Joseph Conrad, “Heart of Darkness”, in Heart of Darkness and Other Tales (New York: Oxford University Press Inc., 2002) 21.
“Then he tried to imagine himself dead, and Carlier sitting in his chair watching him; and his attempt met with such unexpected success, that in a very few moments he became not at all sure of who was dead and who was alive. This extraordinary achievement of fancy startled him, however, and by a clever and timely effort of mind he saved himself just in time from becoming Carlier.”
Joseph Conrad, “Heart of Darkness”, in Heart of Darkness and Other Tales (New York: Oxford University Press Inc., 2002). 24.
Kayerts’ sense of confusion over who is dead and who isn’t anticipates his own death by suicide on the next page. Does Kayerts paradoxically save himself from “becoming” Carlier (now dead) by killing himself (dead)? By doing so, does he wash his hands of his complicity in the imperialistic process?
“I saw him extend his short flipper of an arm for a gesture that took in the forest, the creek, the mud, the river — seemed to beckon with a dishonouring flourish before the sunlit face of the land a treacherous appeal to the lurking death, to the hidden evil, to the profound darkness of its heart.”
Joseph Conrad, “Heart of Darkness”, in Heart of Darkness and Other Tales (New York: Oxford University Press Inc., 2002), 134.
Beautiful imagery about something not so beautiful. When I first read this sentence it stood out to me because of the use of language.
“Try to be civil, Marlow,” growled a voice, and I knew there was at least one listener awake besides myself (137).
Joseph Conrad, “Heart of Darkness”, in Heart of Darkness and Other Tales (New York: Oxford University Press Inc., 2002), 137.
Function of the external narrative? The significance of the framing and the relationship between the main plot and the outer frame?
“He sealed the utterance with that smile of his, as though it had been a door opening into a darkness he had in his keeping.”
Joseph Conrad, “Heart of Darkness”, in Heart of Darkness and Other Tales (New York: Oxford University Press Inc., 2002), 124.
“Perhaps on some quiet night the tremor of far-off drums, sinking, swelling, a tremor vast, faint; a sound weird, appealing, suggestive, and wild- and perhaps with as profound a meaning as the sound of bells in a Christian country.”
Joseph Conrad, “Heart of Darkness”, in Heart of Darkness and Other Tales (New York: Oxford University Press Inc., 2002), 121.
I love how Conrad depicts the sound of drums in the night, as ubiquitous as the chirp of crickets back home. The comparison to the sound of bells in a Christian country provides a human connection. While bells may be the cultural norm in Europe to announce the time, celebrate a wedding, or mourn a death, drums could be used for similar occasions by the Africans. It turns an habitual sound into a kinship which is a beautiful and wonderful thing.

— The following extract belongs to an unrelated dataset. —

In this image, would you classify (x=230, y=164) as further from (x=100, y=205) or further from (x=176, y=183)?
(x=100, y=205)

“‘You are of the new gang–the gang of virtue. The same people who sent him specially also recommended you. Oh, don’t say no. I’ve my own eyes to trust.’ Light dawned upon me. My dear aunt’s influential acquaintances were producing an unexpected effect upon that young man. I nearly burst into a laugh. ‘Do you read the Company’s confidential correspondence?’ I asked. He hadn’t a word to say. It was great fun.”
Joseph Conrad, “Heart of Darkness”, in Heart of Darkness and Other Tales (New York: Oxford University Press Inc., 2002), 127.
This passage made me laugh and interested me for two reasons. One, you can really see the type of person Marlow is because of his sense of humor that is called upon here. It is kind of a witty, mischievous humor at the sake of this brick-making man. It was interesting also to see the effect one person had on the opinions everyone else. The boss was praised and used as a judgment of others. Because Marlow came from the same place, he must also be as good as Mr. Kurtz. It is quite interesting.